De hoogte van de beugels wordt op eenvoudige wijze bepaald met behulp van een waterpas, de voorste beugel moet 55 mm
lager zitten (afb. E). Zorg er hiernaast voor dat de uiteindelijke hoogte van de motor dusdanig is, dat de elektriciteitskabels
naar buiten gevoerd kunnen worden, of plaats hem nog hoger om aanzettingen van vuil, zand en vocht te beperken (afb. F).
Na de achterste beugel te hebben bevestigd en de hoogte van de voorste beugel te hebben afgetekend, kunt u de afstand D
aflezen uit de tabel (TAB1) of kunt u als volgt te werk gaan:
- bevestig de motor zoals aangegeven op afb. H
Alvorens de installatie uit te gaan voeren, wordt aangeraden het volgende te controleren:
1. of de bestaande structuren (zuilen, scharnieren, vleugels) stevig genoeg zijn voor de door de motor ontwikkelde krachten.
2. of er voldoende robuuste mechanische eindaanslagen van de openings- en sluitbeweging van de vleugels zijn.
3. of er niet teveel wrijving of speling is in de systemen van wielen/rail onder en rollen/geleider boven.
4. of het eventuele handbediende slot gedeactiveerd is.
5. hoe de toestand van eventuele reeds in de installatie aanwezige elektriciteitskabels is.
Belangrijke aanbevelingen:
1. De installatie van de automatisering moet volgens de regels der kunst worden uitgevoerd door gekwalificeerd personeel dat
over de wettelijk vereiste kwaliteiten beschikt, en in overeenstemming met de machinerichtlijn 98/37/EG en de normen
EN13241-1, EN 12453 en EN 12445.
2. Maak een analyse van de risico's van de automatisering en zorg op grond hiervan voor de nodige veiligheden en
signaleringen.
3. Installeer de bedieningsinrichtingen (bijvoorbeeld de sleutelschakelaar) zodanig dat de gebruiker zich niet in een
gevarenzone bevindt.
4. Breng op de automatisering het etiket of CE-plaatje met informatie over de gevaren en de identificatiegegevens aan.
5. Overhandig de gebruiksaanwijzingen, de veiligheidsvoorschriften en de EG-verklaring van overeenstemming aan de
eindgebruiker.
6. Verzeker u ervan dat de gebruiker goed heeft begrepen hoe de correcte werking van de automatisering in automatische
modus, handbediende modus en bij noodgevallen is.
7. Na afloop van de installatie dient u de veiligheidsinrichtingen, signaleringen en ontgrendelingssystemen van de
automatisering meerdere malen te testen.
8. Stel de gebruiker schriftelijk (bijvoorbeeld in de gebruiksaanwijzingen) op de hoogte van:
a. De eventuele aanwezigheid van restrisico's die niet beveiligd kunnen worden en voorzienbaar oneigenlijk gebruik.

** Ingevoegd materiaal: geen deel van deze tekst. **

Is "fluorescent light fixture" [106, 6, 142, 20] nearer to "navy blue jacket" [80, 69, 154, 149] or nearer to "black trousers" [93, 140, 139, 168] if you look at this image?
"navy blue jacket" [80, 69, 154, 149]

b. De noodzaak om de stroomtoevoer uit te schakelen alvorens de vleugel te deblokkeren of bij het uitvoeren van klein
onderhoud of reinigingswerkzaamheden in de buurt van de automatisering.
c. De noodzaak om vaak te controleren of er geen zichtbare schade aan de automatisering is en in het geval er schade
wordt vastgesteld, onmiddellijk de installateur te waarschuwen.
d. Het feit dat het verboden is kinderen in de onmiddellijke nabijheid van de automatisering te laten spelen
e. Het feit dat radiobedieningen en andere bedieningsinrichtingen buiten bereik van kinderen dienen te worden gehouden.
9. Stel een onderhoudsschema voor de installatie op (minstens eens per 6 maanden) en noteer de uitgevoerde
onderhoudswerkzaamheden in een speciaal register.